Mailing List Archive: Wikipedia on CD: searching?

Wikipedia on CD: searching?

axelboldt at yahoo

Feb 7, 2003, 10:50 AM

Post #1 of 20 (1508 views)

--- Erik Moeller <e.moeller@fokus.gmd.de> wrote:

> Of course, having quarterly Wikipedia CDs or DVDs would also
> be damn cool.

I know that I asked this question before, but I don't remember whether
we found a satisfying answer. How should the searching be handled once
we distribute a static HTML tree on CD? Is there anything better than a
javascript hack? Distribute a personal web server along with the files?
What do other projects do in this situation?

Axel

__________________________________________________
Do you Yahoo!?
Yahoo! Mail Plus - Powerful. Affordable. Sign up now.
http://mailplus.yahoo.com

Re: Wikipedia on CD: searching? [ In reply to ]

vibber at aludra

Feb 7, 2003, 12:14 PM

Post #2 of 20 (1506 views)

On Fri, 7 Feb 2003, Axel Boldt wrote:
> I know that I asked this question before, but I don't remember whether
> we found a satisfying answer. How should the searching be handled once
> we distribute a static HTML tree on CD? Is there anything better than a
> javascript hack? Distribute a personal web server along with the files?

Several thoughts:

* Rather than a static HTML tree (which will grow too big for a CD without
compression sooner or later), store compressed and indexed wikitext, and
distribute it with a dedicated reader, which will have a search mechanism
built in to it. (Related to or the same as a dedicated writer... see
discussions on meta)

* A Java hack

* Write a helper program to do searching, include compiled versions for
major platforms. (But how to integrate with browser?)

-- brion vibber (brion @ pobox.com)

Re: Wikipedia on CD: searching? [ In reply to ]

Feb 7, 2003, 1:10 PM

Post #3 of 20 (1510 views)

Brion Vibber wrote:
>
> On Fri, 7 Feb 2003, Axel Boldt wrote:
> > I know that I asked this question before, but I don't remember whether
> > we found a satisfying answer. How should the searching be handled once
> > we distribute a static HTML tree on CD? Is there anything better than a
> > javascript hack? Distribute a personal web server along with the files?
>
> Several thoughts:
>
> * Rather than a static HTML tree (which will grow too big for a CD without
> compression sooner or later), store compressed and indexed wikitext, and
> distribute it with a dedicated reader, which will have a search mechanism
> built in to it. (Related to or the same as a dedicated writer... see
> discussions on meta)
>
> * A Java hack
>
> * Write a helper program to do searching, include compiled versions for
> major platforms. (But how to integrate with browser?)
>
> -- brion vibber (brion @ pobox.com)

Sounds great!!
Maybe use DVD or a set of several CD-roms...
Instead of a 'Java hack' maybe also possible to write
a 'decent program' in C++ with help of FLTK or wxWindows libraries or ...

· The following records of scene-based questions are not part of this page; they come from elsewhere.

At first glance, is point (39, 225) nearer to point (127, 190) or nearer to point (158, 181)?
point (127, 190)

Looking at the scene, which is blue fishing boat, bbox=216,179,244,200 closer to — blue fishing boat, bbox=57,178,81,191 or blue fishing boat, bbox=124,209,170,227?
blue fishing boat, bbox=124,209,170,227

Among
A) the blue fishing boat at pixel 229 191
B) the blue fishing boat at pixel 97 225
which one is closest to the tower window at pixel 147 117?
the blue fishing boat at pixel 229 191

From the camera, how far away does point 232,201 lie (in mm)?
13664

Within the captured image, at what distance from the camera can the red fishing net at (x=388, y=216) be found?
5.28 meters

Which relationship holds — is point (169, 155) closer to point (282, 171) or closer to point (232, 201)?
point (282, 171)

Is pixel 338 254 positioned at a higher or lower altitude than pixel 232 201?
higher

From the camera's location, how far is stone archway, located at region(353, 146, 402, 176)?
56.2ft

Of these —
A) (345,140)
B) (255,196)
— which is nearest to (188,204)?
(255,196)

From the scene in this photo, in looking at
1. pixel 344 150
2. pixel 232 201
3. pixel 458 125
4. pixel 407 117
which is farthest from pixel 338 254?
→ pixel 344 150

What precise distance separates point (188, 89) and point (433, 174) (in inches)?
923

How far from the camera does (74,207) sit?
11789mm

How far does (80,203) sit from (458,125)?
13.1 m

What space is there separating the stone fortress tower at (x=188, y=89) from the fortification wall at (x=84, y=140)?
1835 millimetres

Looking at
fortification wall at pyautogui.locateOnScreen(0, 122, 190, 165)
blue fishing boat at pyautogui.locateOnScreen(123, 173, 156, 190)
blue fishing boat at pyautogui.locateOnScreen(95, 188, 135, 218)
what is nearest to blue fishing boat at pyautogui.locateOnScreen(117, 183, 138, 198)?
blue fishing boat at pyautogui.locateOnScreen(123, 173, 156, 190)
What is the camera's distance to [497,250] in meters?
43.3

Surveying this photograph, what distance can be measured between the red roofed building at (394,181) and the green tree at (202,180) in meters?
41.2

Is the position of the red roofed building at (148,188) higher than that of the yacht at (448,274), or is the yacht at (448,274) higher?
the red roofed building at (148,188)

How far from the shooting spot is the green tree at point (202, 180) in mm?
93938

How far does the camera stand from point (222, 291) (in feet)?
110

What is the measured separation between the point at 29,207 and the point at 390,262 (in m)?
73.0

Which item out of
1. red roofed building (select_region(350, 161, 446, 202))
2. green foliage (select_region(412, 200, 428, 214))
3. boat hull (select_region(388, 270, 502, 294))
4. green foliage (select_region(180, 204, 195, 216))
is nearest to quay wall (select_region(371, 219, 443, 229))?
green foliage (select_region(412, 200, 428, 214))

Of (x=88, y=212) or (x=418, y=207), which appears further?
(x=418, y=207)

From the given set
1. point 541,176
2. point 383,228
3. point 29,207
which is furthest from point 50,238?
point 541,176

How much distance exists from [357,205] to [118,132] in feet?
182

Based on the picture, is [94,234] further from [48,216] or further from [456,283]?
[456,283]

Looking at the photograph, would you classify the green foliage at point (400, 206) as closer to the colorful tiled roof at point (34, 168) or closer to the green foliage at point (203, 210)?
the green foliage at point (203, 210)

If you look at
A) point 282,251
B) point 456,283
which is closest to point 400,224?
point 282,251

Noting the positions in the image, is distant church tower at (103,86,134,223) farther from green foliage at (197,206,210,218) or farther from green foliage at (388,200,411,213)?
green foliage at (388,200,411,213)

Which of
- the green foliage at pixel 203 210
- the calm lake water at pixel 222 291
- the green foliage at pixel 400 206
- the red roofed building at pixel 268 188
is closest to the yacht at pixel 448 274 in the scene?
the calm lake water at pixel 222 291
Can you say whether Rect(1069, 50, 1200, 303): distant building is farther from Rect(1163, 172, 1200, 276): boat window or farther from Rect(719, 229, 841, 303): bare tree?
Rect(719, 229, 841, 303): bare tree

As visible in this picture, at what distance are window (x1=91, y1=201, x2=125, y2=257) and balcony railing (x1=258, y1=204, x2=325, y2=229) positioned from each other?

Or, for unix-users, also distribute a mini-webserver (I am writing
mini-WikipediaSoftware in pure C right at this moment..), the edit-button
will immediately link to the online wikipedia.... (?...)
Hmmm,... Lars Aronsson is asking good questions on how to present these
'wiki-mirrors'...

Technical question: I'm considering 'stealing' some wikipedia-source
(to mirror it on my own server) by generating queries like
"http://www.wikipedia.org/w/wiki.phtml?title=Chemistry&action=edit"
then read what your server sent me, reading only the wiki-source between
"<textarea tabindex=1 name='wpTextbox1' rows=25 cols=80 wrap=virtual>"
and "</textarea>".
If I would do this too massively, I would probably disturb your server (isn't it?)
so is there maybe a simpler way to retrieve wikisources?
(I don't need the html around it)

Thanks (also thanks to Jimmy Wales for informing me about 'the foundation'),
Pieter Suurmond

If CD-ROM becomes outdated one maybe can use it as a shaving-mirror
instead of a Wikipedia-mirror :-)

Re: Wikipedia on CD: searching? [ In reply to ]

vibber at aludra

Feb 7, 2003, 1:22 PM

Post #4 of 20 (1506 views)

On Fri, 7 Feb 2003, Pieter Suurmond wrote:
> Technical question: I'm considering 'stealing' some wikipedia-source
> (to mirror it on my own server) by generating queries like
> "http://www.wikipedia.org/w/wiki.phtml?title=Chemistry&action=edit"
...
> so is there maybe a simpler way to retrieve wikisources?

This is planned; see
http://meta.wikipedia.org/wiki/Machine-friendly_wiki_interface

> If CD-ROM becomes outdated one maybe can use it as a shaving-mirror
> instead of a Wikipedia-mirror :-)

;) Another reason in favor of a 'smart' program that can download updates
and seamlessly jump between the versions on disc and the new updated
versions.

-- brion vibber (brion @ pobox.com)

Re: Wikipedia on CD: searching? [ In reply to ]

Feb 7, 2003, 1:34 PM

Post #5 of 20 (1506 views)

On Fri, Feb 07, 2003 at 11:14:03AM -0800, Brion Vibber wrote:
> On Fri, 7 Feb 2003, Axel Boldt wrote:
> > I know that I asked this question before, but I don't remember whether
> > we found a satisfying answer. How should the searching be handled once
> > we distribute a static HTML tree on CD? Is there anything better than a
> > javascript hack? Distribute a personal web server along with the files?
>
> Several thoughts:
>
> * Rather than a static HTML tree (which will grow too big for a CD without
> compression sooner or later), store compressed and indexed wikitext, and
> distribute it with a dedicated reader, which will have a search mechanism
> built in to it. (Related to or the same as a dedicated writer... see
> discussions on meta)
>
> * A Java hack
>
> * Write a helper program to do searching, include compiled versions for
> major platforms. (But how to integrate with browser?)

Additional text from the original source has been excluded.